Not luck, he thought. Providence. Finally in all of this, the hand of mercy.
It was the broken jaw that was his problem though. Marge Bernhardt had not been able to identify Danse through the morgue photos. It was not surprising. The dead, he thought, simply did not look like the living. And the smiling amiable snapshots they'd taken from his home seemed not to correspond to the memory of that dark figure attempting to nail her to a tree in the frozen woods. His only hope now was that despite the facial wound and the pale softening of his features there would be something about the mass of him, the man in his totality, that would jar her into a moment of recognition.
But it wasn't going to happen.
"No," she said. "Or maybe. Oh, God! I can't tell!"
She hardly knew Duggan. Yet she leaned into his arms as though urged by a gust of wind.

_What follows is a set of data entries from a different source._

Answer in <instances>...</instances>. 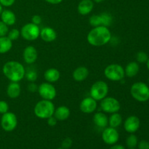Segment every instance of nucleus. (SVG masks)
Returning a JSON list of instances; mask_svg holds the SVG:
<instances>
[{
	"label": "nucleus",
	"mask_w": 149,
	"mask_h": 149,
	"mask_svg": "<svg viewBox=\"0 0 149 149\" xmlns=\"http://www.w3.org/2000/svg\"><path fill=\"white\" fill-rule=\"evenodd\" d=\"M111 39V32L109 27L97 26L93 27L89 31L87 40L93 47H102L109 43Z\"/></svg>",
	"instance_id": "f257e3e1"
},
{
	"label": "nucleus",
	"mask_w": 149,
	"mask_h": 149,
	"mask_svg": "<svg viewBox=\"0 0 149 149\" xmlns=\"http://www.w3.org/2000/svg\"><path fill=\"white\" fill-rule=\"evenodd\" d=\"M2 72L10 81L19 82L25 77L26 69L21 63L16 61H10L4 64Z\"/></svg>",
	"instance_id": "f03ea898"
},
{
	"label": "nucleus",
	"mask_w": 149,
	"mask_h": 149,
	"mask_svg": "<svg viewBox=\"0 0 149 149\" xmlns=\"http://www.w3.org/2000/svg\"><path fill=\"white\" fill-rule=\"evenodd\" d=\"M55 109V105L52 100L42 99L36 103L33 112L36 117L41 119H47L50 116H53Z\"/></svg>",
	"instance_id": "7ed1b4c3"
},
{
	"label": "nucleus",
	"mask_w": 149,
	"mask_h": 149,
	"mask_svg": "<svg viewBox=\"0 0 149 149\" xmlns=\"http://www.w3.org/2000/svg\"><path fill=\"white\" fill-rule=\"evenodd\" d=\"M130 94L137 101L146 102L149 100V87L144 82H135L131 86Z\"/></svg>",
	"instance_id": "20e7f679"
},
{
	"label": "nucleus",
	"mask_w": 149,
	"mask_h": 149,
	"mask_svg": "<svg viewBox=\"0 0 149 149\" xmlns=\"http://www.w3.org/2000/svg\"><path fill=\"white\" fill-rule=\"evenodd\" d=\"M104 75L111 81H122L125 77V68L117 63L109 64L105 68Z\"/></svg>",
	"instance_id": "39448f33"
},
{
	"label": "nucleus",
	"mask_w": 149,
	"mask_h": 149,
	"mask_svg": "<svg viewBox=\"0 0 149 149\" xmlns=\"http://www.w3.org/2000/svg\"><path fill=\"white\" fill-rule=\"evenodd\" d=\"M109 87L107 83L102 80L95 81L90 90V94L93 98L97 101H100L108 95Z\"/></svg>",
	"instance_id": "423d86ee"
},
{
	"label": "nucleus",
	"mask_w": 149,
	"mask_h": 149,
	"mask_svg": "<svg viewBox=\"0 0 149 149\" xmlns=\"http://www.w3.org/2000/svg\"><path fill=\"white\" fill-rule=\"evenodd\" d=\"M20 36L26 41H34L40 36V29L38 25L33 23L25 24L20 31Z\"/></svg>",
	"instance_id": "0eeeda50"
},
{
	"label": "nucleus",
	"mask_w": 149,
	"mask_h": 149,
	"mask_svg": "<svg viewBox=\"0 0 149 149\" xmlns=\"http://www.w3.org/2000/svg\"><path fill=\"white\" fill-rule=\"evenodd\" d=\"M100 109L106 113H111L119 112L121 109V103L113 97H108L100 100Z\"/></svg>",
	"instance_id": "6e6552de"
},
{
	"label": "nucleus",
	"mask_w": 149,
	"mask_h": 149,
	"mask_svg": "<svg viewBox=\"0 0 149 149\" xmlns=\"http://www.w3.org/2000/svg\"><path fill=\"white\" fill-rule=\"evenodd\" d=\"M113 22V17L109 13H102L99 15H93L89 18V23L93 27L106 26L109 27Z\"/></svg>",
	"instance_id": "1a4fd4ad"
},
{
	"label": "nucleus",
	"mask_w": 149,
	"mask_h": 149,
	"mask_svg": "<svg viewBox=\"0 0 149 149\" xmlns=\"http://www.w3.org/2000/svg\"><path fill=\"white\" fill-rule=\"evenodd\" d=\"M17 125V118L13 112H7L1 118V127L6 132L15 130Z\"/></svg>",
	"instance_id": "9d476101"
},
{
	"label": "nucleus",
	"mask_w": 149,
	"mask_h": 149,
	"mask_svg": "<svg viewBox=\"0 0 149 149\" xmlns=\"http://www.w3.org/2000/svg\"><path fill=\"white\" fill-rule=\"evenodd\" d=\"M37 92L42 99L48 100H52L56 97L57 90L52 83L47 81L43 82L38 86Z\"/></svg>",
	"instance_id": "9b49d317"
},
{
	"label": "nucleus",
	"mask_w": 149,
	"mask_h": 149,
	"mask_svg": "<svg viewBox=\"0 0 149 149\" xmlns=\"http://www.w3.org/2000/svg\"><path fill=\"white\" fill-rule=\"evenodd\" d=\"M102 139L105 143L108 145H113L118 142L119 139V132L116 128L109 127L104 128L102 133Z\"/></svg>",
	"instance_id": "f8f14e48"
},
{
	"label": "nucleus",
	"mask_w": 149,
	"mask_h": 149,
	"mask_svg": "<svg viewBox=\"0 0 149 149\" xmlns=\"http://www.w3.org/2000/svg\"><path fill=\"white\" fill-rule=\"evenodd\" d=\"M97 100L90 96L83 99L79 104V109L82 113L90 114L96 111L97 108Z\"/></svg>",
	"instance_id": "ddd939ff"
},
{
	"label": "nucleus",
	"mask_w": 149,
	"mask_h": 149,
	"mask_svg": "<svg viewBox=\"0 0 149 149\" xmlns=\"http://www.w3.org/2000/svg\"><path fill=\"white\" fill-rule=\"evenodd\" d=\"M141 121L137 116L132 115L127 118L124 122V128L128 133H135L140 128Z\"/></svg>",
	"instance_id": "4468645a"
},
{
	"label": "nucleus",
	"mask_w": 149,
	"mask_h": 149,
	"mask_svg": "<svg viewBox=\"0 0 149 149\" xmlns=\"http://www.w3.org/2000/svg\"><path fill=\"white\" fill-rule=\"evenodd\" d=\"M23 61L27 64H33L38 58L37 49L33 46H27L23 52Z\"/></svg>",
	"instance_id": "2eb2a0df"
},
{
	"label": "nucleus",
	"mask_w": 149,
	"mask_h": 149,
	"mask_svg": "<svg viewBox=\"0 0 149 149\" xmlns=\"http://www.w3.org/2000/svg\"><path fill=\"white\" fill-rule=\"evenodd\" d=\"M94 8V1L93 0H81L77 6V11L81 15H87Z\"/></svg>",
	"instance_id": "dca6fc26"
},
{
	"label": "nucleus",
	"mask_w": 149,
	"mask_h": 149,
	"mask_svg": "<svg viewBox=\"0 0 149 149\" xmlns=\"http://www.w3.org/2000/svg\"><path fill=\"white\" fill-rule=\"evenodd\" d=\"M41 39L46 42H54L58 37L56 31L51 27H45L40 30Z\"/></svg>",
	"instance_id": "f3484780"
},
{
	"label": "nucleus",
	"mask_w": 149,
	"mask_h": 149,
	"mask_svg": "<svg viewBox=\"0 0 149 149\" xmlns=\"http://www.w3.org/2000/svg\"><path fill=\"white\" fill-rule=\"evenodd\" d=\"M90 74L88 68L85 66H79L74 69L72 73V77L74 81L81 82L87 79Z\"/></svg>",
	"instance_id": "a211bd4d"
},
{
	"label": "nucleus",
	"mask_w": 149,
	"mask_h": 149,
	"mask_svg": "<svg viewBox=\"0 0 149 149\" xmlns=\"http://www.w3.org/2000/svg\"><path fill=\"white\" fill-rule=\"evenodd\" d=\"M93 122L97 127L104 129L109 125V117L104 112H97L93 116Z\"/></svg>",
	"instance_id": "6ab92c4d"
},
{
	"label": "nucleus",
	"mask_w": 149,
	"mask_h": 149,
	"mask_svg": "<svg viewBox=\"0 0 149 149\" xmlns=\"http://www.w3.org/2000/svg\"><path fill=\"white\" fill-rule=\"evenodd\" d=\"M0 17H1V21L8 26L15 24L16 20H17L15 14L10 10H3L0 15Z\"/></svg>",
	"instance_id": "aec40b11"
},
{
	"label": "nucleus",
	"mask_w": 149,
	"mask_h": 149,
	"mask_svg": "<svg viewBox=\"0 0 149 149\" xmlns=\"http://www.w3.org/2000/svg\"><path fill=\"white\" fill-rule=\"evenodd\" d=\"M21 93V87L19 82L10 81L7 87V95L10 98L15 99L20 96Z\"/></svg>",
	"instance_id": "412c9836"
},
{
	"label": "nucleus",
	"mask_w": 149,
	"mask_h": 149,
	"mask_svg": "<svg viewBox=\"0 0 149 149\" xmlns=\"http://www.w3.org/2000/svg\"><path fill=\"white\" fill-rule=\"evenodd\" d=\"M71 111L69 108L65 106H61L55 109L53 116L58 121H65L69 118Z\"/></svg>",
	"instance_id": "4be33fe9"
},
{
	"label": "nucleus",
	"mask_w": 149,
	"mask_h": 149,
	"mask_svg": "<svg viewBox=\"0 0 149 149\" xmlns=\"http://www.w3.org/2000/svg\"><path fill=\"white\" fill-rule=\"evenodd\" d=\"M44 77H45V81L52 84L59 80L60 77H61V73L57 68H48L45 71V74H44Z\"/></svg>",
	"instance_id": "5701e85b"
},
{
	"label": "nucleus",
	"mask_w": 149,
	"mask_h": 149,
	"mask_svg": "<svg viewBox=\"0 0 149 149\" xmlns=\"http://www.w3.org/2000/svg\"><path fill=\"white\" fill-rule=\"evenodd\" d=\"M140 66L138 62H135V61L130 62L125 68V76L130 77V78H132V77H135L138 74Z\"/></svg>",
	"instance_id": "b1692460"
},
{
	"label": "nucleus",
	"mask_w": 149,
	"mask_h": 149,
	"mask_svg": "<svg viewBox=\"0 0 149 149\" xmlns=\"http://www.w3.org/2000/svg\"><path fill=\"white\" fill-rule=\"evenodd\" d=\"M13 47V41L7 36H0V54H5Z\"/></svg>",
	"instance_id": "393cba45"
},
{
	"label": "nucleus",
	"mask_w": 149,
	"mask_h": 149,
	"mask_svg": "<svg viewBox=\"0 0 149 149\" xmlns=\"http://www.w3.org/2000/svg\"><path fill=\"white\" fill-rule=\"evenodd\" d=\"M122 116L120 113L118 112L113 113L111 114V116L109 118V127L113 128H117L121 126L122 124Z\"/></svg>",
	"instance_id": "a878e982"
},
{
	"label": "nucleus",
	"mask_w": 149,
	"mask_h": 149,
	"mask_svg": "<svg viewBox=\"0 0 149 149\" xmlns=\"http://www.w3.org/2000/svg\"><path fill=\"white\" fill-rule=\"evenodd\" d=\"M138 138L134 133L130 134L126 139V145L129 148H135L138 146Z\"/></svg>",
	"instance_id": "bb28decb"
},
{
	"label": "nucleus",
	"mask_w": 149,
	"mask_h": 149,
	"mask_svg": "<svg viewBox=\"0 0 149 149\" xmlns=\"http://www.w3.org/2000/svg\"><path fill=\"white\" fill-rule=\"evenodd\" d=\"M25 77L30 82H34L37 79L38 75L37 73H36V71L35 70H29L28 71H26Z\"/></svg>",
	"instance_id": "cd10ccee"
},
{
	"label": "nucleus",
	"mask_w": 149,
	"mask_h": 149,
	"mask_svg": "<svg viewBox=\"0 0 149 149\" xmlns=\"http://www.w3.org/2000/svg\"><path fill=\"white\" fill-rule=\"evenodd\" d=\"M7 36L10 40L13 42V41H15L17 39H18V38L20 36V32L18 29H13L10 31H9Z\"/></svg>",
	"instance_id": "c85d7f7f"
},
{
	"label": "nucleus",
	"mask_w": 149,
	"mask_h": 149,
	"mask_svg": "<svg viewBox=\"0 0 149 149\" xmlns=\"http://www.w3.org/2000/svg\"><path fill=\"white\" fill-rule=\"evenodd\" d=\"M148 58V55L143 51H140L136 55V61L139 63H146Z\"/></svg>",
	"instance_id": "c756f323"
},
{
	"label": "nucleus",
	"mask_w": 149,
	"mask_h": 149,
	"mask_svg": "<svg viewBox=\"0 0 149 149\" xmlns=\"http://www.w3.org/2000/svg\"><path fill=\"white\" fill-rule=\"evenodd\" d=\"M9 31L8 26L3 23L1 20H0V36H5L7 35Z\"/></svg>",
	"instance_id": "7c9ffc66"
},
{
	"label": "nucleus",
	"mask_w": 149,
	"mask_h": 149,
	"mask_svg": "<svg viewBox=\"0 0 149 149\" xmlns=\"http://www.w3.org/2000/svg\"><path fill=\"white\" fill-rule=\"evenodd\" d=\"M9 104L5 100H0V113L4 114L9 111Z\"/></svg>",
	"instance_id": "2f4dec72"
},
{
	"label": "nucleus",
	"mask_w": 149,
	"mask_h": 149,
	"mask_svg": "<svg viewBox=\"0 0 149 149\" xmlns=\"http://www.w3.org/2000/svg\"><path fill=\"white\" fill-rule=\"evenodd\" d=\"M72 144V140L70 138H66L63 141L62 143H61V148H63V149H68L71 148Z\"/></svg>",
	"instance_id": "473e14b6"
},
{
	"label": "nucleus",
	"mask_w": 149,
	"mask_h": 149,
	"mask_svg": "<svg viewBox=\"0 0 149 149\" xmlns=\"http://www.w3.org/2000/svg\"><path fill=\"white\" fill-rule=\"evenodd\" d=\"M15 2V0H0V4L2 7H11Z\"/></svg>",
	"instance_id": "72a5a7b5"
},
{
	"label": "nucleus",
	"mask_w": 149,
	"mask_h": 149,
	"mask_svg": "<svg viewBox=\"0 0 149 149\" xmlns=\"http://www.w3.org/2000/svg\"><path fill=\"white\" fill-rule=\"evenodd\" d=\"M47 120V125H49V127H52L56 126L57 123H58V119H57L54 116H50V117L48 118Z\"/></svg>",
	"instance_id": "f704fd0d"
},
{
	"label": "nucleus",
	"mask_w": 149,
	"mask_h": 149,
	"mask_svg": "<svg viewBox=\"0 0 149 149\" xmlns=\"http://www.w3.org/2000/svg\"><path fill=\"white\" fill-rule=\"evenodd\" d=\"M42 21V17L39 15H34L32 16L31 17V23H34V24L38 25L39 26V24H41Z\"/></svg>",
	"instance_id": "c9c22d12"
},
{
	"label": "nucleus",
	"mask_w": 149,
	"mask_h": 149,
	"mask_svg": "<svg viewBox=\"0 0 149 149\" xmlns=\"http://www.w3.org/2000/svg\"><path fill=\"white\" fill-rule=\"evenodd\" d=\"M138 149H149V143L147 141L143 140L138 143Z\"/></svg>",
	"instance_id": "e433bc0d"
},
{
	"label": "nucleus",
	"mask_w": 149,
	"mask_h": 149,
	"mask_svg": "<svg viewBox=\"0 0 149 149\" xmlns=\"http://www.w3.org/2000/svg\"><path fill=\"white\" fill-rule=\"evenodd\" d=\"M27 89L30 93H35V92H36L38 90V85L36 84H35L34 82H31L28 85Z\"/></svg>",
	"instance_id": "4c0bfd02"
},
{
	"label": "nucleus",
	"mask_w": 149,
	"mask_h": 149,
	"mask_svg": "<svg viewBox=\"0 0 149 149\" xmlns=\"http://www.w3.org/2000/svg\"><path fill=\"white\" fill-rule=\"evenodd\" d=\"M45 1L51 4H58L62 2L63 0H45Z\"/></svg>",
	"instance_id": "58836bf2"
},
{
	"label": "nucleus",
	"mask_w": 149,
	"mask_h": 149,
	"mask_svg": "<svg viewBox=\"0 0 149 149\" xmlns=\"http://www.w3.org/2000/svg\"><path fill=\"white\" fill-rule=\"evenodd\" d=\"M109 149H125V147L122 145H119V144H113L111 146Z\"/></svg>",
	"instance_id": "ea45409f"
},
{
	"label": "nucleus",
	"mask_w": 149,
	"mask_h": 149,
	"mask_svg": "<svg viewBox=\"0 0 149 149\" xmlns=\"http://www.w3.org/2000/svg\"><path fill=\"white\" fill-rule=\"evenodd\" d=\"M94 2H96V3H101L103 2V1H104L105 0H93Z\"/></svg>",
	"instance_id": "a19ab883"
},
{
	"label": "nucleus",
	"mask_w": 149,
	"mask_h": 149,
	"mask_svg": "<svg viewBox=\"0 0 149 149\" xmlns=\"http://www.w3.org/2000/svg\"><path fill=\"white\" fill-rule=\"evenodd\" d=\"M146 63V66H147V68L149 70V58L148 59V61H147V62Z\"/></svg>",
	"instance_id": "79ce46f5"
},
{
	"label": "nucleus",
	"mask_w": 149,
	"mask_h": 149,
	"mask_svg": "<svg viewBox=\"0 0 149 149\" xmlns=\"http://www.w3.org/2000/svg\"><path fill=\"white\" fill-rule=\"evenodd\" d=\"M2 10H3L2 6H1V4H0V15H1V12H2Z\"/></svg>",
	"instance_id": "37998d69"
},
{
	"label": "nucleus",
	"mask_w": 149,
	"mask_h": 149,
	"mask_svg": "<svg viewBox=\"0 0 149 149\" xmlns=\"http://www.w3.org/2000/svg\"><path fill=\"white\" fill-rule=\"evenodd\" d=\"M58 149H63V148H58Z\"/></svg>",
	"instance_id": "c03bdc74"
},
{
	"label": "nucleus",
	"mask_w": 149,
	"mask_h": 149,
	"mask_svg": "<svg viewBox=\"0 0 149 149\" xmlns=\"http://www.w3.org/2000/svg\"><path fill=\"white\" fill-rule=\"evenodd\" d=\"M148 84H149V78H148Z\"/></svg>",
	"instance_id": "a18cd8bd"
},
{
	"label": "nucleus",
	"mask_w": 149,
	"mask_h": 149,
	"mask_svg": "<svg viewBox=\"0 0 149 149\" xmlns=\"http://www.w3.org/2000/svg\"><path fill=\"white\" fill-rule=\"evenodd\" d=\"M129 149H135V148H129Z\"/></svg>",
	"instance_id": "49530a36"
}]
</instances>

He held her gently until the shaking subsided though her body and even her hands were cold and then he asked her to look again.
She shook her head.
"I keep thinking," she said. "What if it's not him? What if he's still out there? I know you want to—what do you call it?—close the books on this. But what if it's no
t him? And then I say it is."
He understood. This was a brave intelligent woman and she needed to be sure. So did he. If he was pretty certain that Arthur Danse had lived his double life so completely and successfully that not his wife nor even his parents had ever fully known what he was capable of, if he had escaped even in death, Duggan would just have to live with that.

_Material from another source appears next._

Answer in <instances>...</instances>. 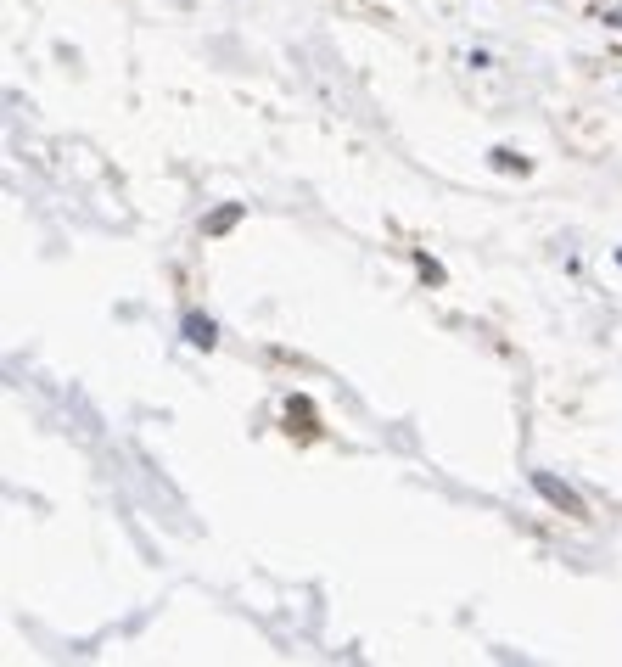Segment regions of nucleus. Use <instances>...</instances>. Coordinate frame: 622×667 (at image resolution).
I'll return each instance as SVG.
<instances>
[{"mask_svg":"<svg viewBox=\"0 0 622 667\" xmlns=\"http://www.w3.org/2000/svg\"><path fill=\"white\" fill-rule=\"evenodd\" d=\"M533 488H538V494H544V499H550L555 511H566V516H589V511H583V499L572 494V488H566V483H555L550 471H533Z\"/></svg>","mask_w":622,"mask_h":667,"instance_id":"1","label":"nucleus"},{"mask_svg":"<svg viewBox=\"0 0 622 667\" xmlns=\"http://www.w3.org/2000/svg\"><path fill=\"white\" fill-rule=\"evenodd\" d=\"M185 342H197V348H213V320L191 314V320H185Z\"/></svg>","mask_w":622,"mask_h":667,"instance_id":"2","label":"nucleus"},{"mask_svg":"<svg viewBox=\"0 0 622 667\" xmlns=\"http://www.w3.org/2000/svg\"><path fill=\"white\" fill-rule=\"evenodd\" d=\"M488 157H494V169H516V174L527 169V157H516V152H510V146H494V152H488Z\"/></svg>","mask_w":622,"mask_h":667,"instance_id":"3","label":"nucleus"},{"mask_svg":"<svg viewBox=\"0 0 622 667\" xmlns=\"http://www.w3.org/2000/svg\"><path fill=\"white\" fill-rule=\"evenodd\" d=\"M236 219H241V202H236V208H219V213H213V219H208V236H219V230H230V225H236Z\"/></svg>","mask_w":622,"mask_h":667,"instance_id":"4","label":"nucleus"}]
</instances>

The woman was right. What if he was out there—trolling the streets in a dark car, some splintered soul mate to Arthur Danse who was of him yet not him, searching out the vulnerable under the winter moon.
He pulled up the sheet.
She was right. In the long run Danse didn't matter. Danse was legion. It was what they had inherited even in this quiet town, and it would never pay to close the books on that, not for a moment.

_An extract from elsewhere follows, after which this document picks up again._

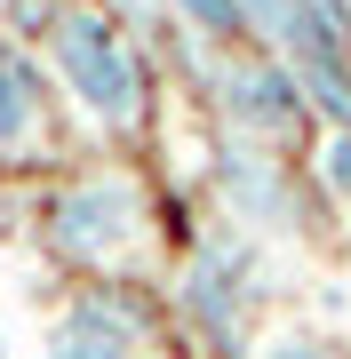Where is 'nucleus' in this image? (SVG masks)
<instances>
[{"label":"nucleus","instance_id":"nucleus-1","mask_svg":"<svg viewBox=\"0 0 351 359\" xmlns=\"http://www.w3.org/2000/svg\"><path fill=\"white\" fill-rule=\"evenodd\" d=\"M56 48V72H64V88L88 104L96 120H112V128H128V120L144 112V56L136 40L112 25L104 8H64L48 32Z\"/></svg>","mask_w":351,"mask_h":359},{"label":"nucleus","instance_id":"nucleus-8","mask_svg":"<svg viewBox=\"0 0 351 359\" xmlns=\"http://www.w3.org/2000/svg\"><path fill=\"white\" fill-rule=\"evenodd\" d=\"M176 16H184L192 32H208V40H247L240 0H176Z\"/></svg>","mask_w":351,"mask_h":359},{"label":"nucleus","instance_id":"nucleus-2","mask_svg":"<svg viewBox=\"0 0 351 359\" xmlns=\"http://www.w3.org/2000/svg\"><path fill=\"white\" fill-rule=\"evenodd\" d=\"M40 231L72 264H112V256H128V240L144 231V208H136V192L120 176H72V184L48 192Z\"/></svg>","mask_w":351,"mask_h":359},{"label":"nucleus","instance_id":"nucleus-6","mask_svg":"<svg viewBox=\"0 0 351 359\" xmlns=\"http://www.w3.org/2000/svg\"><path fill=\"white\" fill-rule=\"evenodd\" d=\"M216 176H223V200H232L247 224H256V216H280V208H287V184H280V168L263 160V152H223Z\"/></svg>","mask_w":351,"mask_h":359},{"label":"nucleus","instance_id":"nucleus-3","mask_svg":"<svg viewBox=\"0 0 351 359\" xmlns=\"http://www.w3.org/2000/svg\"><path fill=\"white\" fill-rule=\"evenodd\" d=\"M144 335H152V311L136 295L88 287L64 320H48V359H136Z\"/></svg>","mask_w":351,"mask_h":359},{"label":"nucleus","instance_id":"nucleus-7","mask_svg":"<svg viewBox=\"0 0 351 359\" xmlns=\"http://www.w3.org/2000/svg\"><path fill=\"white\" fill-rule=\"evenodd\" d=\"M40 104H48V96H40V72L16 48H0V152H16V144L32 136Z\"/></svg>","mask_w":351,"mask_h":359},{"label":"nucleus","instance_id":"nucleus-5","mask_svg":"<svg viewBox=\"0 0 351 359\" xmlns=\"http://www.w3.org/2000/svg\"><path fill=\"white\" fill-rule=\"evenodd\" d=\"M223 112H232L247 136H280V128L303 120V88H296V72H287L280 56H247V65L223 72Z\"/></svg>","mask_w":351,"mask_h":359},{"label":"nucleus","instance_id":"nucleus-9","mask_svg":"<svg viewBox=\"0 0 351 359\" xmlns=\"http://www.w3.org/2000/svg\"><path fill=\"white\" fill-rule=\"evenodd\" d=\"M319 176H327V184H336V192L351 200V128H336V136H327V160H319Z\"/></svg>","mask_w":351,"mask_h":359},{"label":"nucleus","instance_id":"nucleus-10","mask_svg":"<svg viewBox=\"0 0 351 359\" xmlns=\"http://www.w3.org/2000/svg\"><path fill=\"white\" fill-rule=\"evenodd\" d=\"M256 359H336V351H327L319 335H280V344H263Z\"/></svg>","mask_w":351,"mask_h":359},{"label":"nucleus","instance_id":"nucleus-4","mask_svg":"<svg viewBox=\"0 0 351 359\" xmlns=\"http://www.w3.org/2000/svg\"><path fill=\"white\" fill-rule=\"evenodd\" d=\"M240 311H247V271H240V248H200V256L184 264V320L232 351V344H240Z\"/></svg>","mask_w":351,"mask_h":359}]
</instances>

He led her quietly from the room and closed the door and listened to the tired weight of their footsteps on the concrete floor and imagined all the bodies settling cold into their frozen beds behind him and thought of how many would follow.
Epilogue
Safety
The reporter studied the face of the woman in front of her and contrasted that with the photos she'd seen and the news footage covering the woman's arrest and trial. She knew that Lydia Danse was just two years older than she was but she looked older by nearly a decade. She had put on weight. She was still quite an attractive woman in the reporter's estimation, but the eyes looked puffy from lack of sleep, the mouth more pinched than in the photos.
The reporter, who had no children of her own but who had talked on the telephone with Andrea Stone at DCYS and the woman's own lawyer and who had listened to her firsthand story for almost an hour now, could fully understand the change.
Over a year later it was still clearly difficult for her to talk about the killings and what had happened to her son. Knowing most of the details of the case beforehand the reporter thought she had guts even to agree to the interview. When he heard what Lydia had to say, she amended the word guts to courage.